# Data analysis and visualization with pandas


## Exploratory data analysis in Jupyter

 `pandas` is a more recently developed package for data manipulation and analysis 
 - powerful high-level tool for data exploration
 - two fundamental data structures which can be applied to many types of data: `Series` and `DataFrames`  
 - has support for missing data (NaN, NaT)

We will download and process a dataset on Nobel prizes. 

In [None]:
import numpy as np
import pandas as pd
import matplotlib.pyplot as plt
%matplotlib inline

pandas defines a `read_csv` function that can read any CSV file. By giving the URL to the file, pandas will automatically download and parse the file, and return a `DataFrame` object. We need to specify a few options to make sure the dates are parsed correctly.

In [None]:
# old dataset from http://oppnadata.se/en/dataset/nobel-prizes/resource/f3da8ba9-a17f-4911-9003-4bcef93619cc
# new dataset from https://ckan.oppnadata.se/dataset/nobel-prizes/resource/cafde48c-586d-4731-95f8-2e91091222d9
nobel = pd.read_csv("data/nobels.csv")

The `nobel` variable now contains a `DataFrame` object, a Pandas data structure that contains 2D tabular data. The `head(n)` method displays the first `n` rows of this table.

In [None]:
nobel.head()

Each column (and row) of the `DataFrame` is a `Series`. Series can be accessed by their names as follows.

In [None]:
nobel["year"]

In [None]:
type(nobel["year"])

A Series object can produce statistical information about the datums in it.

In [None]:
nobel["share"].describe()

It's also somewhat smart about the contents of the data it sees so it can summarize non-numerical data as well.

In [None]:
nobel["bornCountryCode"].describe()

If you call a method on the dataframe like count, it will call the same method on each of the series.

In [None]:
nobel.count()

The dataset is clearly not quite complete, especially in the death statistics. Possibly because the laureates are still alive?

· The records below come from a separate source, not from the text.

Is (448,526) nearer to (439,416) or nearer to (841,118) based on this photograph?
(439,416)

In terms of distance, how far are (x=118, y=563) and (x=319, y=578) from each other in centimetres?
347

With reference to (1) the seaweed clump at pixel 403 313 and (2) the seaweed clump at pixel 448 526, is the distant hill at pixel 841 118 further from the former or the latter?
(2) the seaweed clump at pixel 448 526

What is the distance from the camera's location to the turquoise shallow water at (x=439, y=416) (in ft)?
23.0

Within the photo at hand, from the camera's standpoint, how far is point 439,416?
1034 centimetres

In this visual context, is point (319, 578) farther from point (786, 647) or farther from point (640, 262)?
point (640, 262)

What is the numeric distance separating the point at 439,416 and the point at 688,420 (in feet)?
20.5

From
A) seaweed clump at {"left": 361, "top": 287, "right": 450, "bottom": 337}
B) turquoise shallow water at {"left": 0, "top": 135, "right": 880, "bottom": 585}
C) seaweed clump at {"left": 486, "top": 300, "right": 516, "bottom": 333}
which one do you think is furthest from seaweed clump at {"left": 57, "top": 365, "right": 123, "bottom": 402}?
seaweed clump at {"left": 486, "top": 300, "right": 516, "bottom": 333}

We can also use the function `describe()` to request statistics for the entire dataframe but then it will only give statistics for the numerical variables.

In [None]:
nobel.describe()

To calculate some more elaborate statistics, we first add a column (one Nobel prize per laureate). This will add the column "number" to the dataframe with the value 1 for each row.

In [None]:
nobel["number"] = 1

### Age statistics

Let's first look at statistics based on the age of prize recipients.  
We need to convert the "born" column to datetime format. Datetimes are hardly ever recognized correctly.

In [None]:
type(nobel["born"][0])

In [None]:
nobel["born"] = pd.to_datetime(nobel["born"], errors ='coerce')
# coercion is necessary because the data is a bit messy

In [None]:
type(nobel["born"][0])

In [None]:
nobel["born"].dt.year

We can now add a column to the DataFrame with age when prize was received.

In [None]:
nobel["age"] = nobel["year"] - nobel["born"].dt.year
nobel[["surname","age"]].head(10)
#print(nobel["age"].to_string())

We can now plot a histogram of the age at which laureates receive their prize, using the inbuilt matplotlib support of pandas 

In [None]:
nobel.plot?

In [None]:
nobel["age"].plot.hist(bins=[20,30,40,50,60,70,80,90,100],alpha=0.6);

To extract the numbers, use the value_counts method

In [None]:
nobel["age"].value_counts(bins=[20,30,40,50,60,70,80,90,100])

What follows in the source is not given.